Сын сделался юристом, стал чаще наезжать домой, присматриваться к имению, в один прекрасный день ощутил желание управлять им, отказавшись от юридической карьеры. Он признался в этом отцу. Майор сказал:
— Слишком поздно! Ты не будешь ни крестьянином, ни помещиком! Ты будешь дельным чиновником, и ничего больше.
Это было решенным делом. Сын сделался чиновником полицейского управления, окружным комиссаром в Силезии. Если имя Тротта исчезло из рекомендованных хрестоматий, то оно не исчезло из секретных документов высших полицейских учреждений, а пять тысяч гульденов, дарованных от щедрот императора, обеспечивали чиновнику Тротта постоянное благосклонное внимание и поощрение неизвестных ему высших инстанций. Он быстро продвигался по службе. За два года до его назначения окружным начальником скончался майор.
Старик оставил неожиданное завещание. Так как кет сомнения, писал он, что из его сына не получится хорошего сельского хозяина, и так как он надеется, что Тротта, благодарные императору за его неизменные милости, добьются чинов и положения на государственной службе и в жизни будут счастливее, чем он, составитель этого завещания, то и решает в память своего покойного отца, имение, много лет тому назад переведенное на его имя тестем, со всем движимым и недвижимым имуществом, передать в фонд военных инвалидов, наследникам же вменяется в обязанность только с наибольшей скромностью похоронить завещателя на том кладбище, где лежит его отец, и, если это не представит затруднений, вблизи от его могилы. Он, завещатель, просит отказаться от всякой помпы. Наличные деньги, пятнадцать тысяч флоринов с соответствующими процентами, находящиеся в банкирском доме Эфрусси в Вене, так же как и все прочие имеющиеся у него деньги, серебро, медь, равно как кольцо, часы и цепочка покойной матери, принадлежат единственному сыну завещателя, барону Францу фон Тротта и Сиполье.

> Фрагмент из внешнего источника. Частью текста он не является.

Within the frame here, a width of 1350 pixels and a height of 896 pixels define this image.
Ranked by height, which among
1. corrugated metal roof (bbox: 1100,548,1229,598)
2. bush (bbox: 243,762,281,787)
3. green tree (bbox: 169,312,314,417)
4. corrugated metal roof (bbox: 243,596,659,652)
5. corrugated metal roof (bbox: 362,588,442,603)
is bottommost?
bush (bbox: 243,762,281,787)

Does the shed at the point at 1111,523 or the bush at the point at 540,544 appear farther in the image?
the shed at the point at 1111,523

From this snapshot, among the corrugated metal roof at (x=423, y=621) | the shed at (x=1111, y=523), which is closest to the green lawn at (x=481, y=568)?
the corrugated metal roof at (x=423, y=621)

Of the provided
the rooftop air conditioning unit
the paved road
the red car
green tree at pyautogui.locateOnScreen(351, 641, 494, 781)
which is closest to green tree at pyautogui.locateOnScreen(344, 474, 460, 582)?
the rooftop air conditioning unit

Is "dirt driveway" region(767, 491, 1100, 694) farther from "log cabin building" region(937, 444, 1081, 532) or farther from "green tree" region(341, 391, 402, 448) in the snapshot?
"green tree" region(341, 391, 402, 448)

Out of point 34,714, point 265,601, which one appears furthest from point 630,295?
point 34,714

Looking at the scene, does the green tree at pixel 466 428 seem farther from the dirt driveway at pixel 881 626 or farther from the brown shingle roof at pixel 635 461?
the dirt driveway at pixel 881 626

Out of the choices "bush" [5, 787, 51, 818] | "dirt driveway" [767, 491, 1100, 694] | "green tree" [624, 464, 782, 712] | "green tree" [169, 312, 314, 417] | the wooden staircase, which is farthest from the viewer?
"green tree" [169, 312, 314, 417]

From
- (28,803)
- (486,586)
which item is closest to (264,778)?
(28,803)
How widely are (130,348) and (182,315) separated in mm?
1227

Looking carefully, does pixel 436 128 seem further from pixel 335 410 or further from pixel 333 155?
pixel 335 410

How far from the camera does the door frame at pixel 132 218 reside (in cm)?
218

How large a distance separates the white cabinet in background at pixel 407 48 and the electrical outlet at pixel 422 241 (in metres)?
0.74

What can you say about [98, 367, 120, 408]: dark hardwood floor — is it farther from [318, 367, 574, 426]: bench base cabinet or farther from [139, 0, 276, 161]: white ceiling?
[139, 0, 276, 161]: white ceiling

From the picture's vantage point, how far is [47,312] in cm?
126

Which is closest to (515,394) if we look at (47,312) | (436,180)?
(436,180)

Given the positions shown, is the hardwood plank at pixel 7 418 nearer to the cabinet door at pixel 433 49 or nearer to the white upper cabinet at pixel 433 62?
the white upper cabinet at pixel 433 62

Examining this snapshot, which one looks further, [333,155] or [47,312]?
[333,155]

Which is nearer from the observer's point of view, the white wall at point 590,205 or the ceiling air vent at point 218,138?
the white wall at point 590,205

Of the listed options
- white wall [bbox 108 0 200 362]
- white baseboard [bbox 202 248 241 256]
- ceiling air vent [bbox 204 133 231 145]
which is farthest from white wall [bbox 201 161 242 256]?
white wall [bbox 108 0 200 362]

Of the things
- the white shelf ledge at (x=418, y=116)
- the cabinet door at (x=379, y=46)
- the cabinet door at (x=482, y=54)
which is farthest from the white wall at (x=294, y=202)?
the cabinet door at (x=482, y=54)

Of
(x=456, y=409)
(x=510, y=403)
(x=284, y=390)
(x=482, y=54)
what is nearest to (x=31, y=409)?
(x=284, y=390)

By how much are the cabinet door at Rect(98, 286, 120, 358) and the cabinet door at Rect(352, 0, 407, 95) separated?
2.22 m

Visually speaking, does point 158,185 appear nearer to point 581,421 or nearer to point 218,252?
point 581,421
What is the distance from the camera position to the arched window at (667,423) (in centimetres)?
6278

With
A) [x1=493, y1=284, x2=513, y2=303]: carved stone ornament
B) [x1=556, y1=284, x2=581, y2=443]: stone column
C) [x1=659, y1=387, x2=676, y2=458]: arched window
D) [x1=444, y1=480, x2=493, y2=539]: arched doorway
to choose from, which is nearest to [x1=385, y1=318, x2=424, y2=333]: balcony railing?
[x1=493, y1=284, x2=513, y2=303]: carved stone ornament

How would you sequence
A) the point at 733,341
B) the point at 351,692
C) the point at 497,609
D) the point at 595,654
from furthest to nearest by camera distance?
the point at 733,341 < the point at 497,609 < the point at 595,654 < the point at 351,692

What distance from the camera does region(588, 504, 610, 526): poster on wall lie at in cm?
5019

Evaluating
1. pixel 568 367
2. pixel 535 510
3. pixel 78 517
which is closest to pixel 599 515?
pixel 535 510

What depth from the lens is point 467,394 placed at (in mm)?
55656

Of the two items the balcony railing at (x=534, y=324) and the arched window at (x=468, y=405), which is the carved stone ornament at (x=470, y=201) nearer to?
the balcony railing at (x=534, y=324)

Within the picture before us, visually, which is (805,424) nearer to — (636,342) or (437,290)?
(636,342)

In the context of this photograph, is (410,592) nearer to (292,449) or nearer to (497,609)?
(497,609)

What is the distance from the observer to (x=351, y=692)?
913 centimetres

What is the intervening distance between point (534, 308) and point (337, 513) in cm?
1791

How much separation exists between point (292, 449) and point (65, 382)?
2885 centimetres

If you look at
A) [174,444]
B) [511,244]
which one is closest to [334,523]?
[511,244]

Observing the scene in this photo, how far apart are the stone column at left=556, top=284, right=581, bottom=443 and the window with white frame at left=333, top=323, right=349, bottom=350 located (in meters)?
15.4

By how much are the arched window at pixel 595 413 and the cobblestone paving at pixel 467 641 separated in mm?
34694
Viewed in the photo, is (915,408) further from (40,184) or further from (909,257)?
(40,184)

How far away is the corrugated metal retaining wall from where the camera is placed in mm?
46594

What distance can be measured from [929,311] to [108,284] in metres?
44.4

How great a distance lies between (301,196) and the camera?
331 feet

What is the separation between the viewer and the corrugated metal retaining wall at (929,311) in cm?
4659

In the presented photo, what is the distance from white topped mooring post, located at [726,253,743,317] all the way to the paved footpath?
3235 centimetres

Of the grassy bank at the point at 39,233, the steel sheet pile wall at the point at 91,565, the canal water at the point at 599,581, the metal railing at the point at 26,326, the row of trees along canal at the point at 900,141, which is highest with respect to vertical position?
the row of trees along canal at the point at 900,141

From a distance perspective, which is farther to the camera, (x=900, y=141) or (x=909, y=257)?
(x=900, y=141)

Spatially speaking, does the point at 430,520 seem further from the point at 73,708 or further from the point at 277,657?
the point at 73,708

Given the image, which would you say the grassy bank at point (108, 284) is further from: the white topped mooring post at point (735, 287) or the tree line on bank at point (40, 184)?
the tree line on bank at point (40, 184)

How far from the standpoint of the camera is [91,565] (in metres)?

Венский военный оркестр, рота пехотинцев, представитель кавалеров ордена Марии-Терезии, представитель южно-венгерского полка, скромным героем которого был майор, еще способные маршировать инвалиды, два чиновника дворцовой и собственной его величества канцелярии, офицер военного министерства и один унтер-офицер, несший на увитой крепом подушке орден Марии-Терезии, составляли официальный похоронный кортеж. Франц-сын, тонкий, весь в черном, шел один. Оркестр играл тот же марш, что и на похоронах деда. Салюты, которыми на этот раз почтили покойника, были громче и дольше звучали в воздухе.